NIPS 2018
Sun Dec 2nd through Sat the 8th, 2018 at Palais des Congrès de Montréal
Paper ID:5045
Title:Bilevel learning of the Group Lasso structure

Reviewer 1

The paper addresses the group lasso problem where the groups have to be learned (rather than being pre-supplied). This problem is cast as a (continuous) bilevel optimisation problem and the optimisation problem addressed by an algorithm devised by the authors. Experiments on synthetic data are given and support the usefulness of the presented method. Groups are discrete features so the authors have to relax the problem by removing the integrality constraint on group membership indicator variables.
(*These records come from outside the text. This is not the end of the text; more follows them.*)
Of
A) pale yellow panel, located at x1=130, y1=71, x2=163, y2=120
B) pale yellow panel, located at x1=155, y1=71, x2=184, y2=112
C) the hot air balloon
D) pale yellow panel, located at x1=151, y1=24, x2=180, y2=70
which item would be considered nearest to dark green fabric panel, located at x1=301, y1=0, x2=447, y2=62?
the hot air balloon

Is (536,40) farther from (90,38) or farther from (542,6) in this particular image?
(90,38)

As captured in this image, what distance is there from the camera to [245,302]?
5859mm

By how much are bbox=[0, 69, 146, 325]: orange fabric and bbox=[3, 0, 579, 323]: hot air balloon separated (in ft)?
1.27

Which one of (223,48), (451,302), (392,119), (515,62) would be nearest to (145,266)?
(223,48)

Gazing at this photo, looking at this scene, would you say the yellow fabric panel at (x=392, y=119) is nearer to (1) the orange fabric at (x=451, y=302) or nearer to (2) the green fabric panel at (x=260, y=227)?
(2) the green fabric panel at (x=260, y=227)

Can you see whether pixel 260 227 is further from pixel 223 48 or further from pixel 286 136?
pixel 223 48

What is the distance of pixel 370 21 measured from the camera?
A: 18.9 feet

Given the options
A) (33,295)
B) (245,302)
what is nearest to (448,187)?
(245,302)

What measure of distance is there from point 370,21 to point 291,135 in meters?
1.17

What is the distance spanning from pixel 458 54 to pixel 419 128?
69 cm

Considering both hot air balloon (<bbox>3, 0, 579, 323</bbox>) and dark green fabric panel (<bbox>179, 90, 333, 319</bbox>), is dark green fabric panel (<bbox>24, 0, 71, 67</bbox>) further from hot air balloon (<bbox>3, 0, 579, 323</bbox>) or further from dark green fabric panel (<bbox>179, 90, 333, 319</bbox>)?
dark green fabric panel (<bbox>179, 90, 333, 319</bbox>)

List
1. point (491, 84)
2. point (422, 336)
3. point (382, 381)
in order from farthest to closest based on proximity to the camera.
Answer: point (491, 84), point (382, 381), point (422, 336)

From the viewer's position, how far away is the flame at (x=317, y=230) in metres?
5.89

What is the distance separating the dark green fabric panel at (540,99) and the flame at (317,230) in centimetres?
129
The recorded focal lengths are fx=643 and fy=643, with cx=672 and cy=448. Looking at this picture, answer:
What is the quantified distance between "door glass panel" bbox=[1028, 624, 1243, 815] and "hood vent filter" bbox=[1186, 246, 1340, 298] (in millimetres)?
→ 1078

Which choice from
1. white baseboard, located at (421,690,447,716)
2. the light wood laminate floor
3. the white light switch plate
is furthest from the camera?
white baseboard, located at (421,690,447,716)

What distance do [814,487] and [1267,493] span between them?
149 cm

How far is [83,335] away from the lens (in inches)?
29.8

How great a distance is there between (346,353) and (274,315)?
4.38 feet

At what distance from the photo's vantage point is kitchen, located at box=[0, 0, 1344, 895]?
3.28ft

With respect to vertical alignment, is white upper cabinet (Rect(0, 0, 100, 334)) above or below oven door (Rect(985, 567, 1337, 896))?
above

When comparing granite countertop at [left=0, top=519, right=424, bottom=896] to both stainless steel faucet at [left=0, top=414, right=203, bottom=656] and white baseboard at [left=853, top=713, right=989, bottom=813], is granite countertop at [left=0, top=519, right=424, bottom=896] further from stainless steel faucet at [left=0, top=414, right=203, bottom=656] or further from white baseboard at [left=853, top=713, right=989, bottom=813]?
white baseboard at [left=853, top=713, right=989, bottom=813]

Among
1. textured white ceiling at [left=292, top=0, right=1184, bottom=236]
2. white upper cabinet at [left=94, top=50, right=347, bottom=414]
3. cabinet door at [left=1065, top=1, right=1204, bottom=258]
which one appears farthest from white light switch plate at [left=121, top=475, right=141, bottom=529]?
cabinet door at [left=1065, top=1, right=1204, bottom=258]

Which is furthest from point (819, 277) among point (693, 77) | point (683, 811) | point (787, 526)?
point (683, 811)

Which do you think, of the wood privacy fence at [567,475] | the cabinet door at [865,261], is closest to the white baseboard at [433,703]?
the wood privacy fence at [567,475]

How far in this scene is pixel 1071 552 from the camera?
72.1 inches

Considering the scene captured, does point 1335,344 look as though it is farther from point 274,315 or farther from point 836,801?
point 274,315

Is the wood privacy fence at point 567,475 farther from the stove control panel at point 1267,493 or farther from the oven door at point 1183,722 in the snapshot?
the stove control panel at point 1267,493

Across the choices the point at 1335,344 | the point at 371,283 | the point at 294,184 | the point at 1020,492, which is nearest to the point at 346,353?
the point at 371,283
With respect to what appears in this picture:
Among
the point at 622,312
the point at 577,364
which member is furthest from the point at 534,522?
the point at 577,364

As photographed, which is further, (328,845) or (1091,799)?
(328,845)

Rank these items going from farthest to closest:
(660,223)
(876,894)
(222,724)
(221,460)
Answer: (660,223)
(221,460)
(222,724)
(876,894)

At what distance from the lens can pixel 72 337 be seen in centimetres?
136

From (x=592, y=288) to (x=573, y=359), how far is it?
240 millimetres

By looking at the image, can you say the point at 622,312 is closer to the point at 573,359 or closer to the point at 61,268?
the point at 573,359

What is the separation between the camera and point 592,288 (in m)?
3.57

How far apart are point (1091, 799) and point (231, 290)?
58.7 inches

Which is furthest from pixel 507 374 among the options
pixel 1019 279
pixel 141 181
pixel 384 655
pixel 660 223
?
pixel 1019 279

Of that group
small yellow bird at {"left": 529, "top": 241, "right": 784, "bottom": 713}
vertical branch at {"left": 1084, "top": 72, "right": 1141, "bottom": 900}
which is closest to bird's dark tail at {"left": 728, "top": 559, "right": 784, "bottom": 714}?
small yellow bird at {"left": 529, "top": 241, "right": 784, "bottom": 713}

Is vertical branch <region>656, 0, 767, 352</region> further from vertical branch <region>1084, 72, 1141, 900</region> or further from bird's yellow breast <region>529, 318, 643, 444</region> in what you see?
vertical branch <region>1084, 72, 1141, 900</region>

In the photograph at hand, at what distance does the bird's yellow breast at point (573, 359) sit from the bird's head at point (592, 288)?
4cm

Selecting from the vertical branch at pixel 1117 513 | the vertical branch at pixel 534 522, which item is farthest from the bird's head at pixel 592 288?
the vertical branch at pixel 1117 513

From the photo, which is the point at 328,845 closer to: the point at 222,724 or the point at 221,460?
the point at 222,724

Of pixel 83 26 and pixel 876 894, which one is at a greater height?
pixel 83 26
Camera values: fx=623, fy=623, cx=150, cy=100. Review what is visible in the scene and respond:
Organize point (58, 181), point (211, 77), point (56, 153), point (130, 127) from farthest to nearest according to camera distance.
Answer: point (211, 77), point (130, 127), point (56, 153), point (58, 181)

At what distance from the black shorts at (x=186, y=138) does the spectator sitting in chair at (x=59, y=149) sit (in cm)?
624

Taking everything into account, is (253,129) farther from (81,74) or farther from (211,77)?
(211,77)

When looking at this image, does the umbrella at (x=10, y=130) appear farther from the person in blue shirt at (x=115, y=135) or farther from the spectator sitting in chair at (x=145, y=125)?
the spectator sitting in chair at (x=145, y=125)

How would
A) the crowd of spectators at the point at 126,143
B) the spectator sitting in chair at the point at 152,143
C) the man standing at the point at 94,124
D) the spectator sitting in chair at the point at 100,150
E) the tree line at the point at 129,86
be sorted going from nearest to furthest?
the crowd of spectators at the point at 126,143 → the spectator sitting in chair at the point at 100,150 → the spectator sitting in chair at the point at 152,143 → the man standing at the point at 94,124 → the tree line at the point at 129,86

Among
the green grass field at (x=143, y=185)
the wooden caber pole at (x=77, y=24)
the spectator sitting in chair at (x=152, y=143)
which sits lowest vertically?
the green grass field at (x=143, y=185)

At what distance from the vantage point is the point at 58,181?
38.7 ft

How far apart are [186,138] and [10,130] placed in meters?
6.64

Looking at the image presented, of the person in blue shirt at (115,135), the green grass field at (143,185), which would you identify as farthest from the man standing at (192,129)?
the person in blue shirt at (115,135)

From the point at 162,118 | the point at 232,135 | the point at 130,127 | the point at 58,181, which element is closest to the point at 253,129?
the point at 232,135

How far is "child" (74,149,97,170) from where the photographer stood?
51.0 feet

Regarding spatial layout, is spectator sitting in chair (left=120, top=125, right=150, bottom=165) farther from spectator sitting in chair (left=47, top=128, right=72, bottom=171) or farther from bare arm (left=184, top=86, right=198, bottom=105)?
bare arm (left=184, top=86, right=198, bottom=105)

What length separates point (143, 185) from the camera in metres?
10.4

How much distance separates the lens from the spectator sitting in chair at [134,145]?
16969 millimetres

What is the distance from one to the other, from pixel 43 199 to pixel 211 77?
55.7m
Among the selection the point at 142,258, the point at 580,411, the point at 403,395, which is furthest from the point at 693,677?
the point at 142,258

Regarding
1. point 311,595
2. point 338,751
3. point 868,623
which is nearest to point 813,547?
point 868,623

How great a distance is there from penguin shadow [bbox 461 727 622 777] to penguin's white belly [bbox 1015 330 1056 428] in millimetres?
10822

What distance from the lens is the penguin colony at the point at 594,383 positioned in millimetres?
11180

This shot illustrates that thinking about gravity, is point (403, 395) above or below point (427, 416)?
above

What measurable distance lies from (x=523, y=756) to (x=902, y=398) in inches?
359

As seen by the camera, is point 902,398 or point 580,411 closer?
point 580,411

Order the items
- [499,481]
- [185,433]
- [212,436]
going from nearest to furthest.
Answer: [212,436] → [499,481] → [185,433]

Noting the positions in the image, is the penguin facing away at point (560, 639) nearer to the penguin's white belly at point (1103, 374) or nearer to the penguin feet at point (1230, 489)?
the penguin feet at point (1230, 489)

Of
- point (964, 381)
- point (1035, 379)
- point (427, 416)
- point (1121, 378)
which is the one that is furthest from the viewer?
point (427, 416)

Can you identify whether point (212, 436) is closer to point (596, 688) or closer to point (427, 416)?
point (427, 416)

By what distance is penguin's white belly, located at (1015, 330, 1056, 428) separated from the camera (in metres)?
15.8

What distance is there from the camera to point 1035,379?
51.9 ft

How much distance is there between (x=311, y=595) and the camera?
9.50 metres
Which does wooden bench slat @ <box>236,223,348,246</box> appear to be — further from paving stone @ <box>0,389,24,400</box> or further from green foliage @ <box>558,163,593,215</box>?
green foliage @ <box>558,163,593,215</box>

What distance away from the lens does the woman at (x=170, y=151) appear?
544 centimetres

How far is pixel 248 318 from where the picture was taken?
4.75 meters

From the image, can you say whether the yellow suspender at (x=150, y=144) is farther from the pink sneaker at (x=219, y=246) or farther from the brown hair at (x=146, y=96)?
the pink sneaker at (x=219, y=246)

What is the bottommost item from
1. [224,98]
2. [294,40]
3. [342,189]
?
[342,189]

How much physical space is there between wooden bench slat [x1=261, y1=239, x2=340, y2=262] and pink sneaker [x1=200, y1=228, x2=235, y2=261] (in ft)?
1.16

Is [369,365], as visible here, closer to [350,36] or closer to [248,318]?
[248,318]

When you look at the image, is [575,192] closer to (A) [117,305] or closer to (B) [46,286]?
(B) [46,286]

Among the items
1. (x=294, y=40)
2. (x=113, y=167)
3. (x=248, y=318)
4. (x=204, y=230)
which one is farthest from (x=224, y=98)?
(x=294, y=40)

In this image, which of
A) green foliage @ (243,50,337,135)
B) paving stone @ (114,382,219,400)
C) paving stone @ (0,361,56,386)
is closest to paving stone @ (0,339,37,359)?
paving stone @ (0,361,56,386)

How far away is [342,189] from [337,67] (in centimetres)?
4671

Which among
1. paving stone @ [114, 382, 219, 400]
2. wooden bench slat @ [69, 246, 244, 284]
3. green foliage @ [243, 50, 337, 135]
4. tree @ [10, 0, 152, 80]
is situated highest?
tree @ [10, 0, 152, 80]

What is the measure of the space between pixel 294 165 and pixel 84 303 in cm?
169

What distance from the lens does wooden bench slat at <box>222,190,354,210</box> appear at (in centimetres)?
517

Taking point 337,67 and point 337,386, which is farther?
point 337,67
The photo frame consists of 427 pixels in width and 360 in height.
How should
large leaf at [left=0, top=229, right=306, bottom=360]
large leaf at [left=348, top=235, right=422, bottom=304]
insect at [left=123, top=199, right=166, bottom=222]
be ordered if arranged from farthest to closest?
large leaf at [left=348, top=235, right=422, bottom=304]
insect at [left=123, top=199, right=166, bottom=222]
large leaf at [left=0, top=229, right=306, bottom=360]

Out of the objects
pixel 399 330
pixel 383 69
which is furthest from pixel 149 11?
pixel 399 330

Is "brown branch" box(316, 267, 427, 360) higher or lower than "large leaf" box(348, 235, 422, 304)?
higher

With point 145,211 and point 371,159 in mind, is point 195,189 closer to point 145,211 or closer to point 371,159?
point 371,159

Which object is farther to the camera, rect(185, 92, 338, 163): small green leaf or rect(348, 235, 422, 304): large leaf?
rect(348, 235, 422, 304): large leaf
We are not given an idea of how much is "lost" by relaxing, but given the difficulty of the original problem I have no objection to solving a relaxation of the original problem. The paper is well-written (apart from many small errors - see below), the problem worth solving, the algorithm reasonable and the experimental results are positive. Using validation error to learn the groups is nice and straightforward. The empirical results given are also well chosen, particuarly the comparison with oracle GL. So I have difficulty in finding substantive criticisms of the paper. It's a typical NIPS submission: optimise to solve some machine learning problem. SMALL PROBLEMS 21: "a priori structure of the data". I found this confusing: what is a priori can not be found in the data. 25: we are only told later what \theta is so it is confusing here. 100: arbitrary -> arbitrarily 111: iterates -> iterations 135: the solve -> to solve 212: as less informative -> as uninformative 246,247: change to "... Q sufficiently permits reaching" 247: stress out -> stress 250: "Since a group ..." This sentence needs rewriting. Refs: Fix capitalisation: e.g. Lipschitz, Bregman AFTER DISCUSSION / FEEDBACK I remain positive about the paper!

Reviewer 2

The contributions of this paper consist in presenting a formulation for learning groups of variables in multitask linear prediction problems, and developing an optimization algorithm to solve the bilevel problem. The idea of learning group structure is not new. The authors mention other approaches in the literature, but do not compare with them. The formulation introduced by the authors is missing some discussion to make clear what is the meaning of the groups obtained in cases where there are few or only one task. Are all the zero variables put together in the same group? In addition, the group lasso penalty usually includes a factor on each group that is proportional to its size (see for example Meier et al. (2008) "The group lasso for logistic regression" JRSSSB). Missing this factor, it seems that the method might give preference to equal sized groups? The optimization algorithm and theoretical results are clearly written and sound. However, several optimization strategies have been used for solving problems like 3.1. The authors discuss some other approaches but I believe the motivation of why this new method is needed can be improved. Some of the details in the proof of Theorem 3.1 are referred to [2] but should be included for completeness. Numerical simulations and real data show the effectiveness of their method, but including other approaches for learning groups and prediction in multi-task learning can be included to make the contribution clearer. The real data example is brief. UPDATE: Thanks to the authors for their response. After reading the rebuttal letter, my questions have been clarified.

Reviewer 3

This is a strong paper that proposes a convincing solution to the open problem of selection of groups for group lasso. It proposes consistency guarantees (rates of convergence seem out of reach for such a difficult problem). The idea is to introduce a continuous relaxation of the mixed-integer problem, combined with recent results about bilevel optimization (Ochs et al.). Numerical experiments are convincing, even when the number of groups given as input overestimates the real number of groups. The paper opens a way to deal with a set of other losses and penalizations, which seems very promising. My only criticism is that the authors could do a comparison / parallel with relaxation techniques used for mixed-integer programming, since some heuristics used in this field might help or bring new ideas. I also wonder what would be the performance of a MIP solver directly applied to the problem, with the subproblem solved by an efficient convex solver, such a numerical comparison might motivate even further the approach of the paper.